É comum comparar-se a uma
novela todo enredo que não ata
nem desata, mas cabe convir que
a teledramaturgia brasileira sabe
proporcionar ao espectador alguns instantes esporádicos de
emoção, imagens de certo apuro
estético e mesmo rudimentos de
moralidade que a tediosa e travada pugna entre os dois parlamentares da base governista está
longe de ostentar.
Não poderia ser outro o efeito
de uma trama cujos personagens
se desinteressam totalmente de
dar satisfações à opinião pública.
Tudo se passa como se estivéssemos diante das eleições para a diretoria de um grêmio recreativo
numa cidadezinha longínqua do
interior, e não traçando o perfil
que terá o centro do poder legislativo do país.

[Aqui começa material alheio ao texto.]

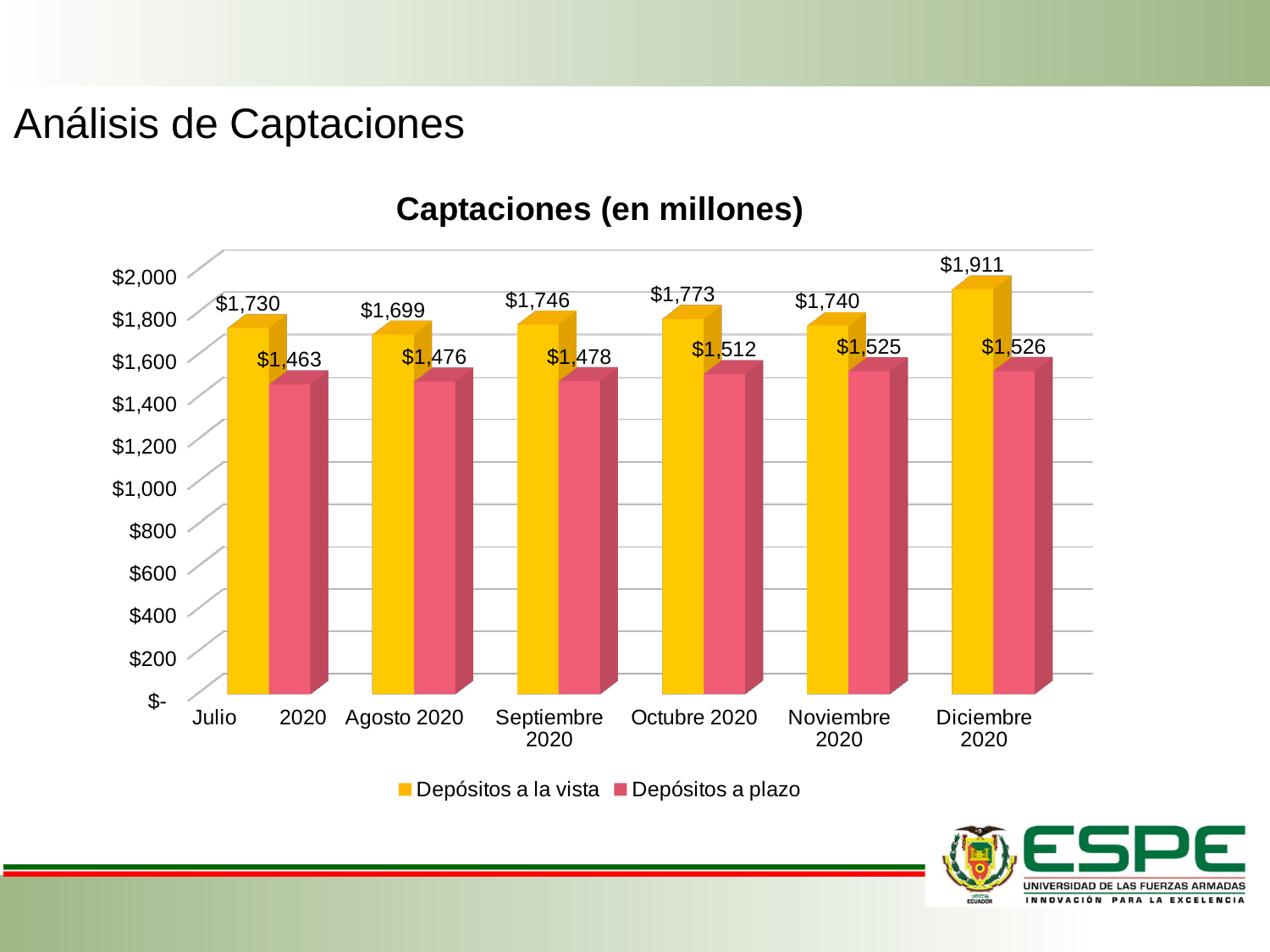
What is the title of the chart? Captaciones (en millones) What is the difference between Depósitos a la vista and Depósitos a plazo in Octubre 2020? $261 What kind of chart is shown on the slide? Bar chart Do the values for Depósitos a plazo rise or fall from Julio 2020 to Diciembre 2020? Rise Which month has the highest value for Depósitos a la vista? Diciembre 2020 How many series does the legend list? 2 What is the value of Depósitos a plazo for Julio 2020? $1,463 Which is larger in Noviembre 2020: Depósitos a la vista or Depósitos a plazo? Depósitos a la vista Which month has the lowest value for Depósitos a plazo? Julio 2020 What is the value of Depósitos a la vista for Agosto 2020? $1,699 What is the value of Depósitos a la vista for Diciembre 2020? $1,911 How many months are shown on the x axis? 6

Num Congresso desmoralizado por uma seqüência, talvez
inédita na história, de escândalos e desmandos, nem um nem
outro candidato parece disposto
a fazer da recuperação da ética
parlamentar um tema relevante
de campanha.
Na verdade, foi bem o contrário disso que se viu quando Aldo
Rebelo, presidindo a Câmara e já
postulante à reeleição, advogou
com a impavidez de costume um
aberrante aumento salarial de
91% para seus pares. São estes,
afinal, os eleitores que contam
no momento; não aqueles que,
com seus impostos, haveriam de
pagar pelo piquenique.
É que o confronto se dá "interna corporis". Prevalecendo o voto secreto na eleição para a presidência da Câmara, trata-se de
atender apenas aos interesses
menos públicos de um eleitorado reduzido, ávido de privilégios
novos e assegurado na sua impunidade costumeira. Aqui, como
em qualquer outra deliberação
do Parlamento, somente o voto
aberto poderia garantir um mínimo de controle republicano ao
desfecho do episódio.
À falta de qualquer transparência decisória prevalecem o
populismo paroquial, a demagogia entre compadres, o curral de
luxo: o público ao qual se acena
com promessas não mais corresponde às "massas excluídas",
termo de saudosa memória no
vocabulário destes dois antigos
próceres da esquerda, mas, sim, a
esse insaciável lumpesinato de
gravata que hoje atende pelo nome de baixo clero.
Nada mais sintomático do descompasso entre os sentimentos
da opinião pública e as movimentações da dupla favorita do
que a idéia, aventada recentemente, de lançar-se uma "anticandidatura" para a Presidência
da Câmara. Sabendo-se com reduzidas chances de sucesso eleitoral, a iniciativa viria pelo menos a expressar aspirações de renovação ética no Congresso.
Um imperativo urgente na democracia brasileira se vê confinado, assim, ao plano das virtualidades e dos atos simbólicos de
protesto. Na vida real, enquanto
isso, Rebelo e Chinaglia evoluem
no seu patético "pas de deux". Já
houve algumas danças mais animadas no salão.